Die Schweiz ist nicht Zuschauer – sie ist Mit-Regisseur
Der WHS 2025 zeigt deutlicher als je zuvor: Die Schweiz steht nicht am Spielfeldrand. Sie hält das Drehbuch, besetzt die Rollen und liefert die Kulisse. Sie liefert das Gehirn (Governance), das Blut (Finanzströme), die Nerven (Daten), die Hände (NGOs) und die Stimme (Kommunikation) dieser globalen Architektur und das mit der stoischen Ruhe eines Landes, das sich immer noch als neutral bezeichnet, während es längst exekutive Schaltzentrale des neuen Gesundheits- und Sicherheitsregimes geworden ist.
Neutralität ist keine Ausrede mehr. Wer die Schaltzentralen beherbergt, trägt Verantwortung: gegenüber Freiheit, Grundrechten und demokratischer Kontrolle. Doch Verantwortung ist unbequem, vor allem, wenn die eigene Rolle so lukrativ ist. Die Schweiz profitiert vom Nimbus der Unparteilichkeit, während sie im Maschinenraum der globalen Steuerung den Hebel bedient.
Der Widerspruch ist grotesk: Ein Land, das seine Identität (zumindest für Werbezwecke) aus Neutralität und direkter Demokratie schöpft, steht heute an der Spitze einer technokratischen Agenda, die beides aushöhlt. Und wer glaubt, das sei nur ein vorübergehender Ausrutscher, glaubt auch noch an das Märchen vom Souverän, der irgendetwas zu entscheiden hätte.
Schlusswort: Wir können uns nur wiederholen
Macht gerne weiter auf dicke Hose in Genf, Basel oder auch Berlin. Verkauft der Welt eure Governance als Fortschritt, eure Fonds als Solidarität und eure Algorithmen als Rettung. Aber richtet euren Strippenziehern aus: Die Schweizer werden nie wieder bei irgendeinem erfundenen Notstand mitspielen.

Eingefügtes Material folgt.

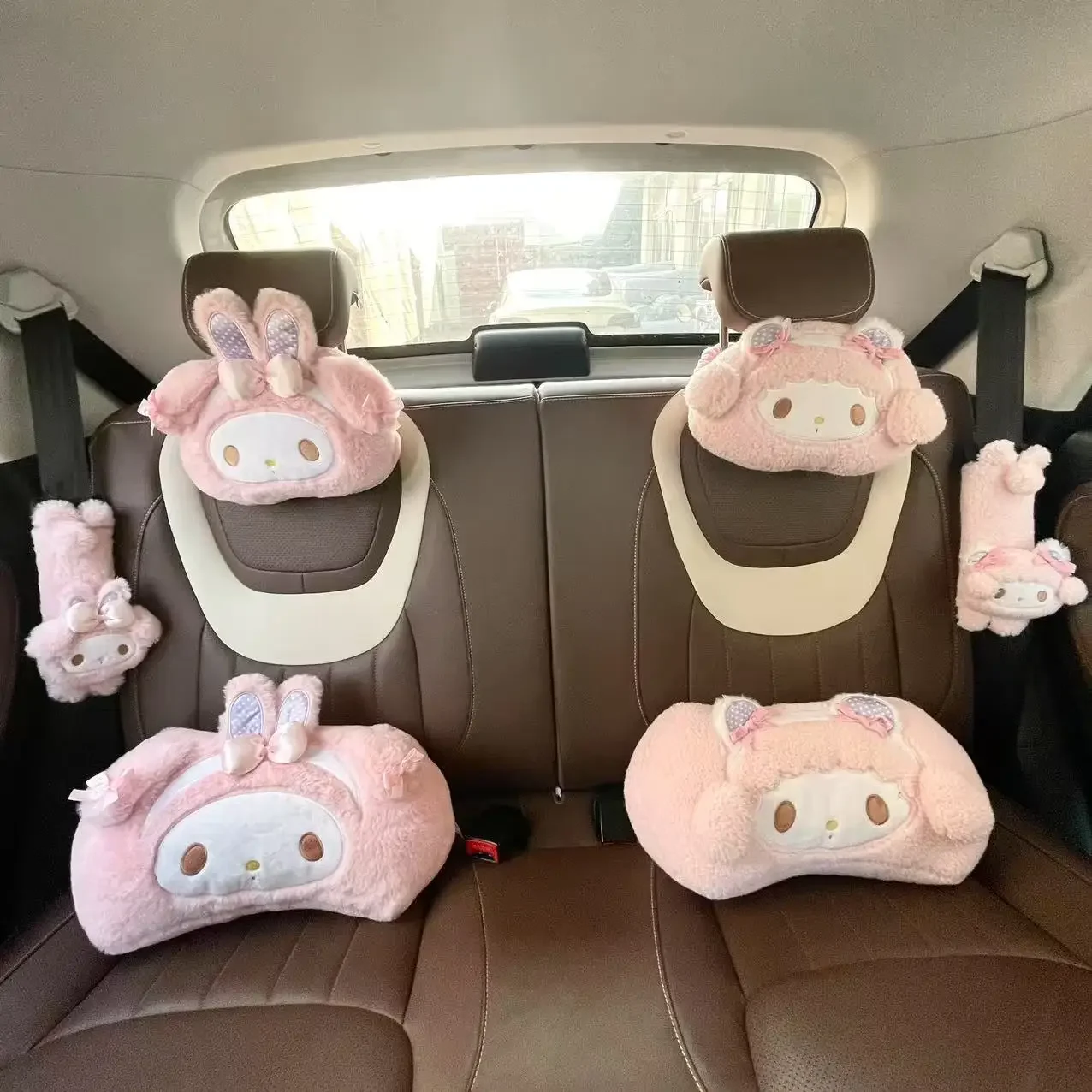 Sanrio Lovely My Melody Plüschtiere Kopfstütze Süßes Klavier Rückenkissen Sofa Bett Bequemes Wurfkissen Home Decor Geschenke Mädchen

Da kann Alain Berset von „Informationsintegrität“ schwafeln, so viel er will, wir beziehen unsere Informationen längst nicht mehr von irgendeiner Berner Clique, sondern aus eigenen Quellen und vor allem aus Erfahrung, Vernunft und gesunder Skepsis (so viel zum Thema gesund).
Die Schweiz mag klein sein, aber sie hat ein langes Gedächtnis und sie weiss, dass Freiheit nicht verwaltet, sondern verteidigt wird. Wir sind hellwach und diesmal nicht die Letzten, die es merken.